Vaughn Palmer: Clark schemes, dreams NDP-Green alliance is a flop-in-waiting
VICTORIA — Most days, B.C. Lt.-Gov. Judith Guichon is preoccupied with the viceregal and symbolic roles of an office that is, to be sure, mostly ceremonial.
This is not one of those days.
On Thursday, Guichon, the Nicola Valley rancher who has served as B.C.’s 29th lieutenant-governor since 2012, faces one of the tougher judgment calls in the long history of the office.
Moreover the decision is tougher than it needs to be because of the antics of one of the more cunning partisans ever to serve as premier of this province, Christy Clark.
For weeks, Clark and her inner circle have schemed to contrive a dilemma for Guichon, all the while pretending they were doing nothing of the kind.
Once the NDP and Greens struck an accord to work together at the end of May, Clark acknowledged the likelihood that they would combine to defeat her government on a confidence motion in the legislature.
Asked about the job of Opposition leader, she said she was quite prepared to take it on. She even professed to be looking on the bright side of the reduced workload, quoting son Hamish as saying perhaps their household could now get a dog.
Clark also maintained that in the event of the defeat, she would meet with the Lt.-Gov. to signal her intention to resign without advising her honour on a particular course of action.
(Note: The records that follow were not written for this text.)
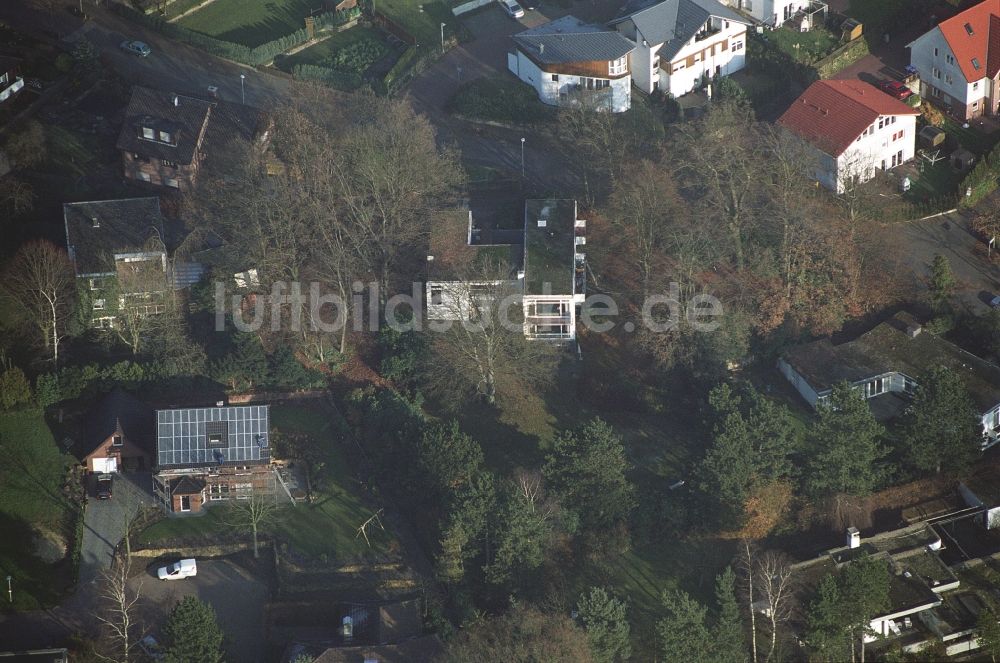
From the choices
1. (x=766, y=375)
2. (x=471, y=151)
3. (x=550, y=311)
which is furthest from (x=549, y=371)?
(x=471, y=151)

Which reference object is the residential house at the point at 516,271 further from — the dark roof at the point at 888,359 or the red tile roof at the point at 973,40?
the red tile roof at the point at 973,40

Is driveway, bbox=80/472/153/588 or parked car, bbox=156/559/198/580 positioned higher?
driveway, bbox=80/472/153/588

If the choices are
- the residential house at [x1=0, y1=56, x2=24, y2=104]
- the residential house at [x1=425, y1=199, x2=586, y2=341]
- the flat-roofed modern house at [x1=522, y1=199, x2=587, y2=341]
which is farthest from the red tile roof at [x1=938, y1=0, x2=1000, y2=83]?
the residential house at [x1=0, y1=56, x2=24, y2=104]

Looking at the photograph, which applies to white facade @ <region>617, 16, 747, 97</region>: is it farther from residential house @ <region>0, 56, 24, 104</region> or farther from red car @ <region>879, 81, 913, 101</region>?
residential house @ <region>0, 56, 24, 104</region>

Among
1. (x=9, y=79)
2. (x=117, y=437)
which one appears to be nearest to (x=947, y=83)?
(x=117, y=437)

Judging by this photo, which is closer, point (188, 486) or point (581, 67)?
point (188, 486)

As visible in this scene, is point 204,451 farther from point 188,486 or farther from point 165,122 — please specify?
point 165,122

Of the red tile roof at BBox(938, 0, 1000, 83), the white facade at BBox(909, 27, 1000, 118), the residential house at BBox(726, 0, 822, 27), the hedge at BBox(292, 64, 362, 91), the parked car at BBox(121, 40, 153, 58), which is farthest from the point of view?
the residential house at BBox(726, 0, 822, 27)

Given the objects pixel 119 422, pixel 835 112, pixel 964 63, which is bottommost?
pixel 119 422
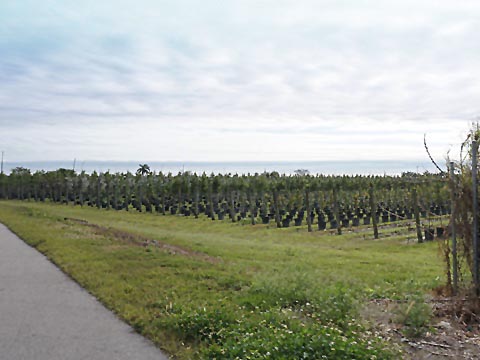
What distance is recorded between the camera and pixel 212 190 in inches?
1545

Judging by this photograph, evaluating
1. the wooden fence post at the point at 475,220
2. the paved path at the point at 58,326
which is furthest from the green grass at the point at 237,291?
the wooden fence post at the point at 475,220

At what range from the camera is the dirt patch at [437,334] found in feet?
17.1

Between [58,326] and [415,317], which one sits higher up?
[415,317]

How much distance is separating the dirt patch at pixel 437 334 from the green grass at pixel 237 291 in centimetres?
32

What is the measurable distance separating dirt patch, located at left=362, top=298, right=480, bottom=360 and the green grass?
1.03ft

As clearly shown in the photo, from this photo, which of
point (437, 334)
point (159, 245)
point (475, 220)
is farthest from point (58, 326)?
point (159, 245)

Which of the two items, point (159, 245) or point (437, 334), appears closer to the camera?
point (437, 334)

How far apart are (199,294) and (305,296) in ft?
5.14

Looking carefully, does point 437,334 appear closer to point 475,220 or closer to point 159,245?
point 475,220

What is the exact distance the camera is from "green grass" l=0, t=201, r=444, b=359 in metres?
5.29

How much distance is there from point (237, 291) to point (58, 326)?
2772 mm

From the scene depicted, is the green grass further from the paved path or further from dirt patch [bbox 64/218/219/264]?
the paved path

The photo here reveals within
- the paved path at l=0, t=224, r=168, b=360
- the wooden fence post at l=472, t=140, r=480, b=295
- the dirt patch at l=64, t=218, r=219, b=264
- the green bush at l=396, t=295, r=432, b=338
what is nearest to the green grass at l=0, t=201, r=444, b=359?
the dirt patch at l=64, t=218, r=219, b=264

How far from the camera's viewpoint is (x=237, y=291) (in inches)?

She would not recommend Guichon to call on Horgan to form a government. Neither would she suggest calling another election to try to resolve the 44-43 standoff between the Liberals and the NDP-Green alliance.
In short, the public was offered the picture of a premier who was prepared to take her electoral medicine, retreat to the Opposition benches, and not try to sway the viceregal representative one way or the other.
There matters stood until last week, when the legislature resumed with the B.C. Liberals plagiarizing whole sections of the Green and NDP platforms in a bid to persuade one or more members of the alliance to cross the floor or otherwise support the government.
No dice. So Monday of this week, Clark and her operatives tried another dodge, tabling two pieces of legislation crafted to drive a wedge between NDP Leader John Horgan and the Greens’ boss Andrew Weaver.
The scheme flopped spectacularly, as the Greens and New Democrats combined to subject both bills to the indignity of defeat on first reading, something that had never before happened to government-authored legislation in the provincial legislature.